Return every line of the listing below verbatim, leaving each one unchanged.

* START Data entries *

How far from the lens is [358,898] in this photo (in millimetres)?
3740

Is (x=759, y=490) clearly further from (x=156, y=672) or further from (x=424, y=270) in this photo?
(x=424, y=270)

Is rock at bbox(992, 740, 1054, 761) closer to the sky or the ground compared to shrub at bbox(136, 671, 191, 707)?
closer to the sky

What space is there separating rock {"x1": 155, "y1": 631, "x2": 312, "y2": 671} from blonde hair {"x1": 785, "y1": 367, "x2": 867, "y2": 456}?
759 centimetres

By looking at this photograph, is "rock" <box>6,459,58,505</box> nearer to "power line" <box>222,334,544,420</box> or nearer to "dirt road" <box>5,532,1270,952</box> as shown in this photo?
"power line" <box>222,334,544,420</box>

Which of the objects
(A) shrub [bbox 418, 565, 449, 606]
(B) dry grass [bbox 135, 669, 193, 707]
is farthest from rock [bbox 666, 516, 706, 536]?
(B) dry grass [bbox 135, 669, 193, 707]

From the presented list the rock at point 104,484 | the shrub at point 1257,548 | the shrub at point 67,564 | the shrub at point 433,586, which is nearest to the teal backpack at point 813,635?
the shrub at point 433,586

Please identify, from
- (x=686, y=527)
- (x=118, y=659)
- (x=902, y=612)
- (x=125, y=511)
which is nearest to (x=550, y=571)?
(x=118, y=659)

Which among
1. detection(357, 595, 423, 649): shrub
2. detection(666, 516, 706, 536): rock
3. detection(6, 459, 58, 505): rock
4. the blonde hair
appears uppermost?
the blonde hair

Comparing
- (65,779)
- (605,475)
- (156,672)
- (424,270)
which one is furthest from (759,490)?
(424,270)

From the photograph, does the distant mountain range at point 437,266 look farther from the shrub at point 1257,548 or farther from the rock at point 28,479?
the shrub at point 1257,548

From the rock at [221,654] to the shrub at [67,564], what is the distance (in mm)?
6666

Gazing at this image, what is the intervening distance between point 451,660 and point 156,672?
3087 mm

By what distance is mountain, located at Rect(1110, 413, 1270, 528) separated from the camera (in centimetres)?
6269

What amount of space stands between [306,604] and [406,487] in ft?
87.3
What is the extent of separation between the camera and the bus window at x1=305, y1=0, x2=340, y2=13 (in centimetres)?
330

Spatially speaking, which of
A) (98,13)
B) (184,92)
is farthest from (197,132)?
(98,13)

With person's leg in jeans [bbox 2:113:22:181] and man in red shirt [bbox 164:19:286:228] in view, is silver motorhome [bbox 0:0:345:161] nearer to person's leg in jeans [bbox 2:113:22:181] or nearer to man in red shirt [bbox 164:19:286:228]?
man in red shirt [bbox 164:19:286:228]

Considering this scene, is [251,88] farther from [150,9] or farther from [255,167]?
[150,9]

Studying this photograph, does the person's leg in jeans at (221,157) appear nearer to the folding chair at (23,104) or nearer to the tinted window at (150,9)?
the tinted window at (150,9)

* END Data entries *

▶ [Worked solution]:
How far from the lens is [358,898] in this photo (in millimetres)?
3740

Is (x=759, y=490) clearly further from (x=156, y=672) or further from (x=424, y=270) in this photo?
(x=424, y=270)

Is rock at bbox(992, 740, 1054, 761) closer to the sky or the ground compared to shrub at bbox(136, 671, 191, 707)?
closer to the sky

What space is there separating rock {"x1": 155, "y1": 631, "x2": 312, "y2": 671} from blonde hair {"x1": 785, "y1": 367, "x2": 867, "y2": 456}?
759 centimetres

By looking at this photograph, is "rock" <box>6,459,58,505</box> nearer to "power line" <box>222,334,544,420</box> or nearer to "dirt road" <box>5,532,1270,952</box> as shown in this photo?
"power line" <box>222,334,544,420</box>

Which of the objects
(A) shrub [bbox 418, 565, 449, 606]
(B) dry grass [bbox 135, 669, 193, 707]
is farthest from rock [bbox 666, 516, 706, 536]?
(B) dry grass [bbox 135, 669, 193, 707]

From the presented list the rock at point 104,484 | the shrub at point 1257,548 | the shrub at point 67,564 | the shrub at point 433,586, which is nearest to the teal backpack at point 813,635?
the shrub at point 433,586

Please identify, from
- (x=686, y=527)
- (x=118, y=659)
- (x=902, y=612)
- (x=125, y=511)
which is nearest to (x=550, y=571)?
(x=118, y=659)

Which among
1. detection(357, 595, 423, 649): shrub
2. detection(666, 516, 706, 536): rock
3. detection(6, 459, 58, 505): rock
4. the blonde hair
appears uppermost?
the blonde hair

Comparing
- (65,779)
- (605,475)
- (156,672)
- (424,270)
which one is furthest from (759,490)?
(424,270)

From the photograph, does the distant mountain range at point 437,266 look farther from the shrub at point 1257,548 or farther from the rock at point 28,479?
the shrub at point 1257,548

From the rock at [221,654] to the shrub at [67,564], what is the distance (in mm)?
6666

Gazing at this image, what is the intervening distance between point 451,660 and point 156,672?
3087 mm

By what distance is mountain, located at Rect(1110, 413, 1270, 528) separated from the camera (in centimetres)?
6269

What amount of space stands between [306,604] and [406,487] in ft?
87.3
What is the extent of separation between the camera and the bus window at x1=305, y1=0, x2=340, y2=13 (in centimetres)?
330

Spatially speaking, which of
A) (98,13)
B) (184,92)
is farthest from (197,132)?
(98,13)

With person's leg in jeans [bbox 2:113:22:181] and man in red shirt [bbox 164:19:286:228] in view, is silver motorhome [bbox 0:0:345:161] nearer to person's leg in jeans [bbox 2:113:22:181] or nearer to man in red shirt [bbox 164:19:286:228]?
man in red shirt [bbox 164:19:286:228]

Considering this scene, is [251,88] farther from [150,9] or farther from [255,167]?
[150,9]

Studying this photograph, does the person's leg in jeans at (221,157) appear nearer to the folding chair at (23,104) or nearer to the tinted window at (150,9)?
the tinted window at (150,9)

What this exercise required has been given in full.